“Mary,” Dr. Lincoln said, “perhaps you would look in on Hannah. If she seems restless, give her another of the powders I left on the night table.”
“Oh, Ridley, really,” she chirped, but she went.
The doctor looked at me, and I noticed only then that under his overcoat he wore the only real old-fashioned nightshirt I have ever seen. I must have smiled at him, because he said, “That’s the spirit, my dear. You need have no remorse for anything that has happened this night.”
I thought of telling him that I felt no remorse at all, only horror and weariness and simple disbelief, but I could not make my mouth work. We sat in silence, we three, until the cracks around the kitchen blackout curtains began to lighten, and I got up stiffly and went and raised them. Outside, on a low bough, a blue jay cawed cheekily at me. I rubbed my eyes and, when I opened them, saw Micah Willis coming up the lane with Bruno on his leash, a shotgun in the crook of his arm. I watched as he crossed Liberty’s lawn and came into the house and back into the kitchen. We looked at each other, he and I, but for a time we said nothing.
Mary Lincoln poured coffee for him, and as he drank it he told the doctor briefly, “We didn’t find him, but somebody will. Lot of blood leading off into the woods; looks like he might have headed for the shore right below the yacht club.
Came ashore there, we think. There’s marks where a right big shallow-draft boat came ashore and went back out. Must have left him off. If he made it back I’ll be surprised.”
“Could it have been…one of us, somebody from around here?” I said through numb lips. It was what horrified me most, that I might have shot someone who meant me no real harm. But I did not think there was much chance of that.

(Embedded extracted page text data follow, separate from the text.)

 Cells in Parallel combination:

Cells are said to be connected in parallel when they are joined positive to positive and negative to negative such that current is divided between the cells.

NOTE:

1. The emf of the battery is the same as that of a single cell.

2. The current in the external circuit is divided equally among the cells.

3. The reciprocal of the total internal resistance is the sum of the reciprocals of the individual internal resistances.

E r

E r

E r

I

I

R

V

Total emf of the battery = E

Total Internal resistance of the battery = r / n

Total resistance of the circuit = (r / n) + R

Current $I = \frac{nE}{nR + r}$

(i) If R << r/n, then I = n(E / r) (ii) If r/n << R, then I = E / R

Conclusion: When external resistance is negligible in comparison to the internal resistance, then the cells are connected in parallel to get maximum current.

“No,” Micah said. “It could not have been.”
Dr. and Mrs. Lincoln left then, and Micah and I sat looking at each other across the old deal table.
“You look like five miles of bad road,” he said.
“You look like ten,” I said.
“It was a good thing you did tonight, Maude,” he said. “I’m proud of you. Peter will be too.”
I wanted to say something matter-of-fact, lightly dispar-aging, fine and ironic, something he would have said, or a Maine woman would. Instead, I put my head down on my arms and cried. Even as I did it I felt contempt for myself, and a kind of dull hopelessness. I knew I would never measure up in Micah Willis’s world.
But I could not stop crying. After a moment, he came around the table to me and put his arms around me and lifted me up to him and held me there against him, his hand smoothing my hair back.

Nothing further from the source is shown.